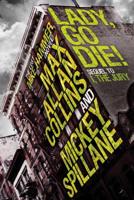 Mickey Spillane & Max Allan Collins - Mike Hammer: Lady, Go Die! artwork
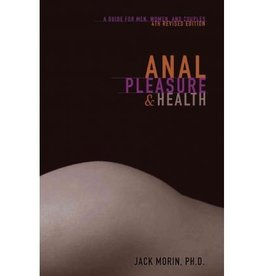 Anal Pleasure & Health: A Guide for Men & Women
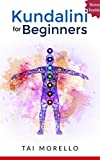 Kundalini: Kundalini for Beginners: The Ultimate Guide to Awaken Your Kundalini, Heal Yourself and Radiate Energy (kundalini yoga, kundalini awakening, ... for beginners, spiritual awakening)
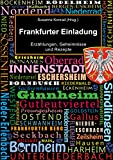 img - for Frankfurter Einladung: Erz hlungen, Geheimnisse und Rezepte (German Edition) book / textbook / text book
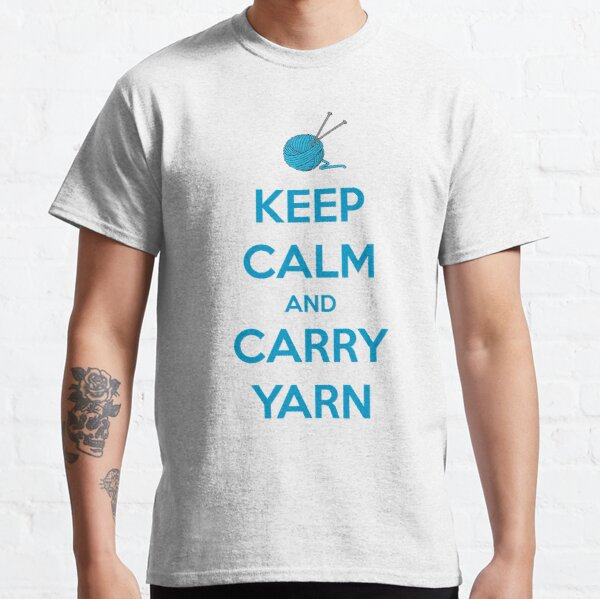 Knitting Gifts for Knitters - Keep Calm and Carry Yarn - Funny Gift Ideas for Knitters & Crochet Lovers Classic T-Shirt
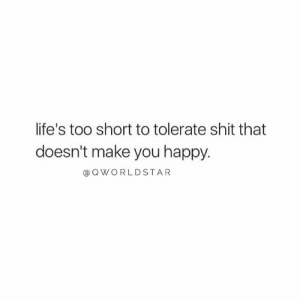Life, Shit, and Happy: life's too short to tolerate shit that  doesn't make you happy.  @ QWORLDSTAR Cut The BS Out Of Your Life Right Now... Don't Waste Another Day Making Excuses For Others Or Yourself.... Do Something.... 💯 #LiveYourTruth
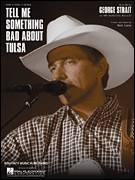 Cover icon of Tell Me Something Bad About Tulsa sheet music for voice, piano or guitar by George Strait and Red Lane, intermediate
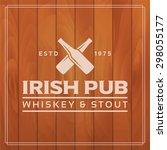 irish pub label on wooden... | Shutterstock .eps vector #298055177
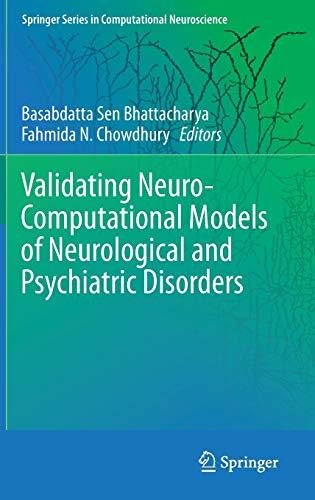 9783319200361: Validating Neuro-Computational Models of Neurological and Psychiatric Disorders (Springer Series in Computational Neuroscience)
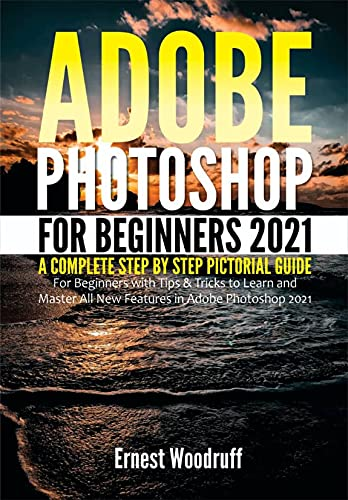 Adobe Photoshop for Beginners 2021: A Complete Step by Step Pictorial Guide for Beginners with Tips & Tricks to Learn and Master All New Features in Adobe ... 2021 User Guide Book 1) (English Edition)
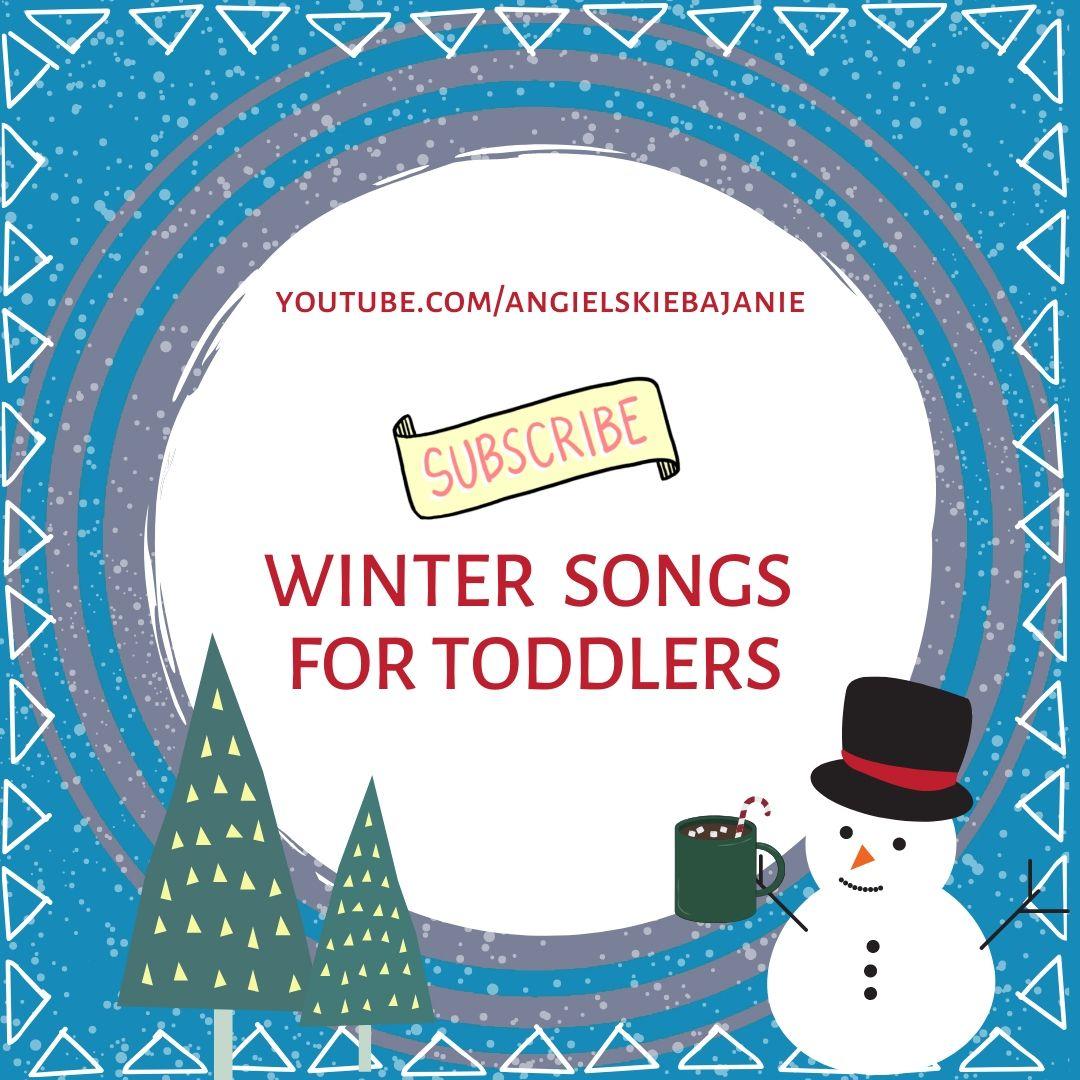 Angielskie piosenki ZIMA dla dziecka lat 1-3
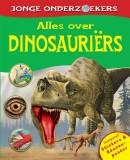 Jonge onderzoekers Alles over dinosauriers Alles over Dinosauriers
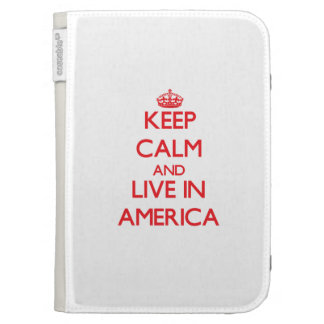 Keep Calm and live in America Cases For Kindle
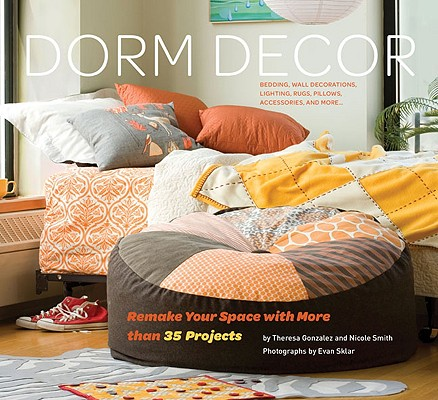 Dorm Decor: Remake Your Space with More Than 35 Projects, Theresa Gonzalez, Nicole Smith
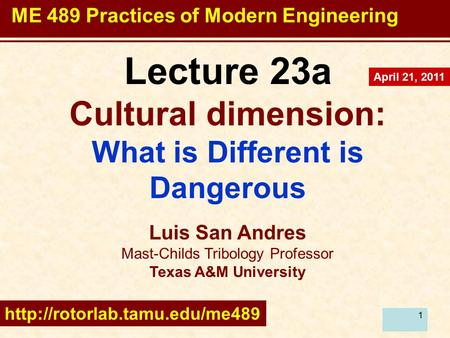 1 Lecture 23a Cultural dimension: What is Different is Dangerous Luis San Andres Mast-Childs Tribology Professor Texas A&M University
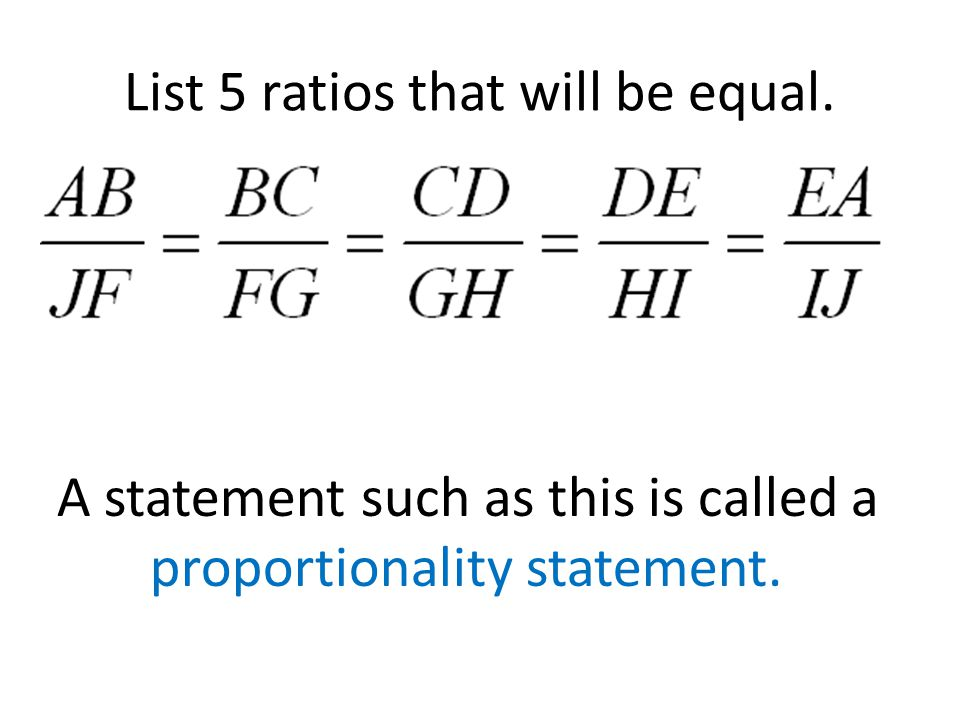 List 5 ratios that will be equal.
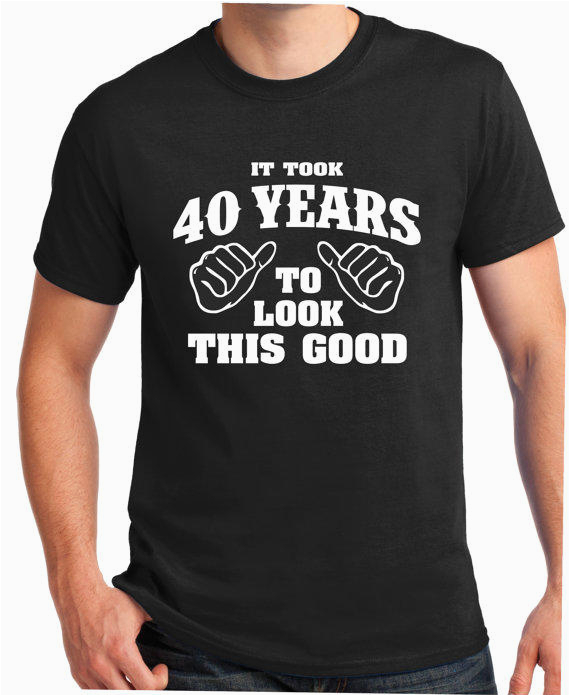 40th birthday gift turning 40 40 years old to look this good 1975 shirt tee t shirt gift for him funny 40 years old 1975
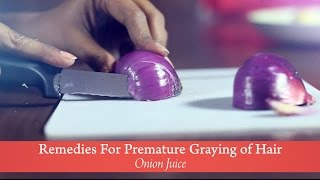 Home Remedies: Onion Juice For Premature Graying Of Hair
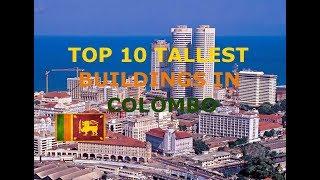 TOP 10 TALLEST BUILDINGS IN COLOMBO / SRI LANKA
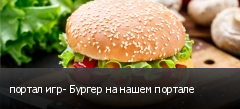 портал игр- Бургер на нашем портале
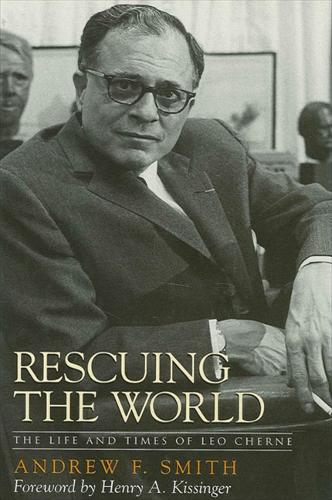 Rescuing the World: The Life and Times of Leo Cherne (Hardback)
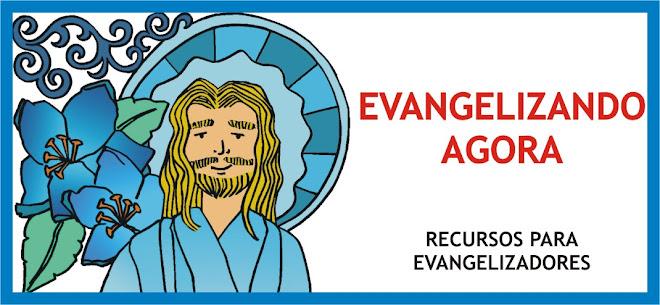 evangelizando agora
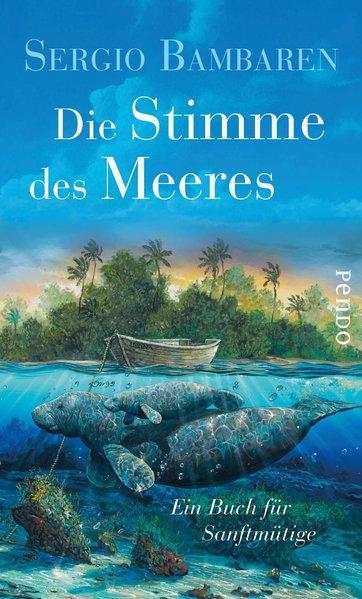 Die Stimme des Meeres - Ein Buch für Sanftmütige (Mängelexemplar)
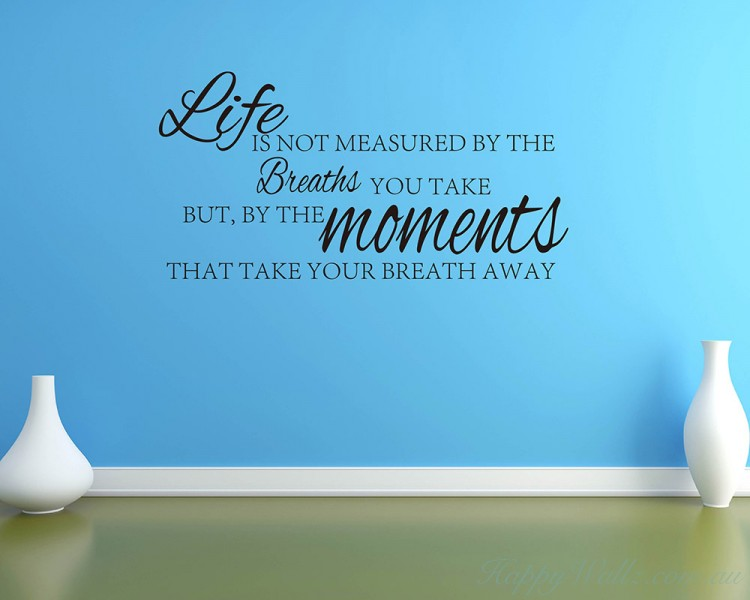 Life is Not Measured Quote Vinyl Wall Art Sticker Decal Style 2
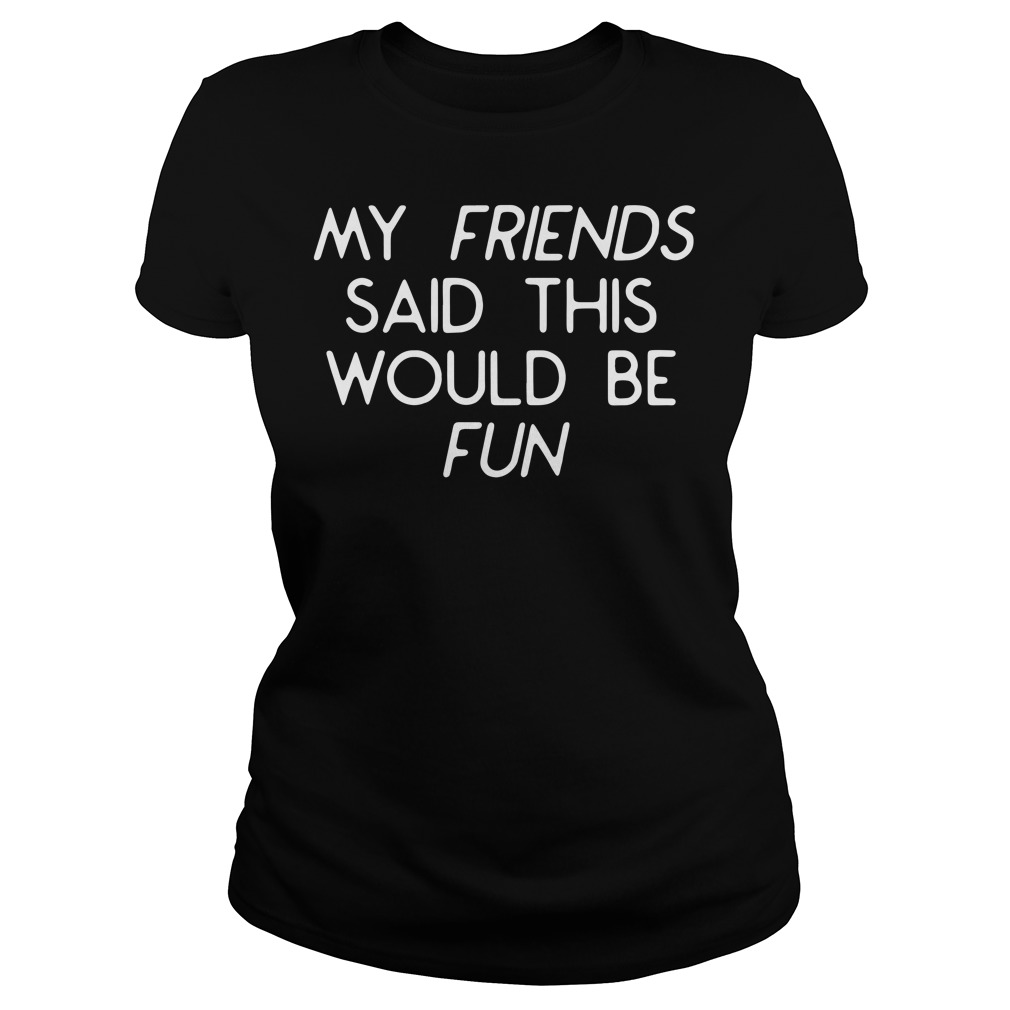 My friends said this would be fun Ladies tee
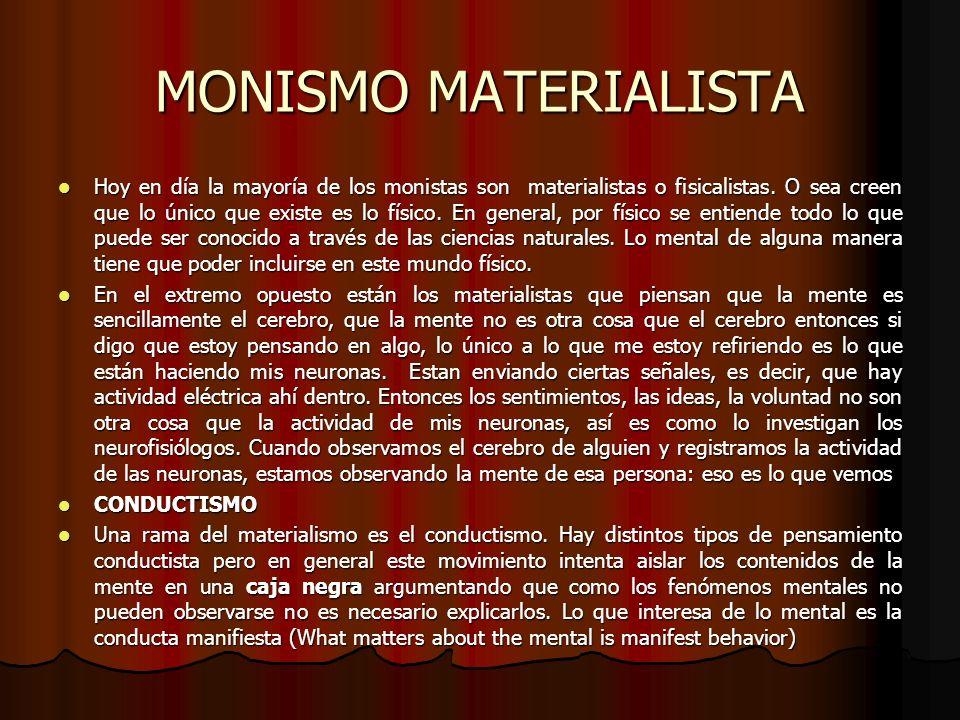 MONISMO MATERIALISTA Hoy en día la mayoría de los monistas son materialistas o fisicalistas. O sea creen que lo único que existe es lo físico. En gene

--

▸ Your objective
None of the pictures should appear; the rest of the entries must be reproduced exactly.

▸ Answer area
 Mickey Spillane & Max Allan Collins - Mike Hammer: Lady, Go Die! artwork
 Anal Pleasure & Health: A Guide for Men & Women
 Kundalini: Kundalini for Beginners: The Ultimate Guide to Awaken Your Kundalini, Heal Yourself and Radiate Energy (kundalini yoga, kundalini awakening, ... for beginners, spiritual awakening)
 img - for Frankfurter Einladung: Erz hlungen, Geheimnisse und Rezepte (German Edition) book / textbook / text book
 Knitting Gifts for Knitters - Keep Calm and Carry Yarn - Funny Gift Ideas for Knitters & Crochet Lovers Classic T-Shirt
Life, Shit, and Happy: life's too short to tolerate shit that  doesn't make you happy.  @ QWORLDSTAR Cut The BS Out Of Your Life Right Now... Don't Waste Another Day Making Excuses For Others Or Yourself.... Do Something.... 💯 #LiveYourTruth
 Cover icon of Tell Me Something Bad About Tulsa sheet music for voice, piano or guitar by George Strait and Red Lane, intermediate
 irish pub label on wooden... | Shutterstock .eps vector #298055177
 9783319200361: Validating Neuro-Computational Models of Neurological and Psychiatric Disorders (Springer Series in Computational Neuroscience)
 Adobe Photoshop for Beginners 2021: A Complete Step by Step Pictorial Guide for Beginners with Tips & Tricks to Learn and Master All New Features in Adobe ... 2021 User Guide Book 1) (English Edition)
 Angielskie piosenki ZIMA dla dziecka lat 1-3
 Jonge onderzoekers Alles over dinosauriers Alles over Dinosauriers
 Keep Calm and live in America Cases For Kindle
 Dorm Decor: Remake Your Space with More Than 35 Projects, Theresa Gonzalez, Nicole Smith
 1 Lecture 23a Cultural dimension: What is Different is Dangerous Luis San Andres Mast-Childs Tribology Professor Texas A&M University
 List 5 ratios that will be equal.
 40th birthday gift turning 40 40 years old to look this good 1975 shirt tee t shirt gift for him funny 40 years old 1975
 Home Remedies: Onion Juice For Premature Graying Of Hair
 TOP 10 TALLEST BUILDINGS IN COLOMBO / SRI LANKA
 портал игр- Бургер на нашем портале
 Rescuing the World: The Life and Times of Leo Cherne (Hardback)
 evangelizando agora
 Die Stimme des Meeres - Ein Buch für Sanftmütige (Mängelexemplar)
 Life is Not Measured Quote Vinyl Wall Art Sticker Decal Style 2
 My friends said this would be fun Ladies tee
 MONISMO MATERIALISTA Hoy en día la mayoría de los monistas son materialistas o fisicalistas. O sea creen que lo único que existe es lo físico. En gene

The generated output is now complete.